Jânio Quadros foi invadida

A Escola Estadual Jânio Quadros, localizada no Bairro Mariana, Zona Leste de Porto Velho foi invadida por bandidos durante a madrugada desta segunda-feira (11). Eles furtaram a merenda dos estudantes. A instituição de ensino teve as portas arrombadas e muitos equipamentos ficaram espalhados pelo chão. A ação dos criminosos foi gravada pelas câmeras de segurança do local, mas o HD foi quebrado. O crime ocorreu menos de um mês depois que o governo do Estado substituiu os vigilantes por câmeras de seguranças. Por conta do ocorrido, as aulas foram suspensas.

O vice-diretor da escola, Sandoval Nunes, conta que chegou por volta das 6h (horário local) e encontrou muita bagunça. Segundo Sandoval, a escola que atende cerca de 1,7 mil alunos teve vários objetos roubados.”Isso desanima a gente. A gente dá o sangue pela escola, pela nossa comunidade. E aí acaba numa situação dessa. É difícil pra gente. Dá vontade de chorar”, diz Sandoval.

No fundo da escola os criminosos amontoaram tudo que eles iriam levar. Entre os objetos estão computadores, aparelhos eletrônicos, uma roçadeira e instrumentos musicais do programa ‘Mais Educação’. No entanto, não houve tempo porque os moradores próximos da escola ouviram o barulho e chamaram a polícia.

Durante a parte da manhã, a perícia da Polícia Civil esteve no local, mas a direção ainda não calculou o prejuízo, porque a única certeza é de que a merenda escolar foi levada pelos invasores. As imagens dos suspeitos foram destruídas pelos bandidos que quebraram o HD das câmeras de segurança.

“É um prejuízo tremendo, porque há muito tempo a gente vem tentando realizar alguma coisa diferenciada nas escolas.

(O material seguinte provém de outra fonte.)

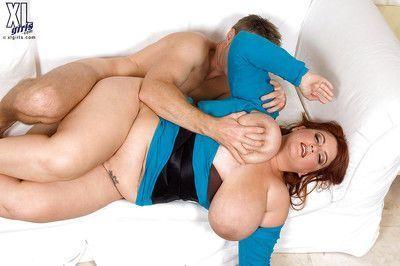 Redhead fatty Jade Parker unveiling massive boobs before hardcore fuck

E agora, estou muito triste porque estou vendo o nosso trabalho jogado por água abaixo”, desabafa Rosa Maria, diretora da escola.

Segundo a Secretaria Estadual de Educação (Seduc), uma equipe da Coordenação Regional de Ensino de Porto Velho foi até a escola para avaliar o ocorrido para depois definir quais medidas devem ser adotadas.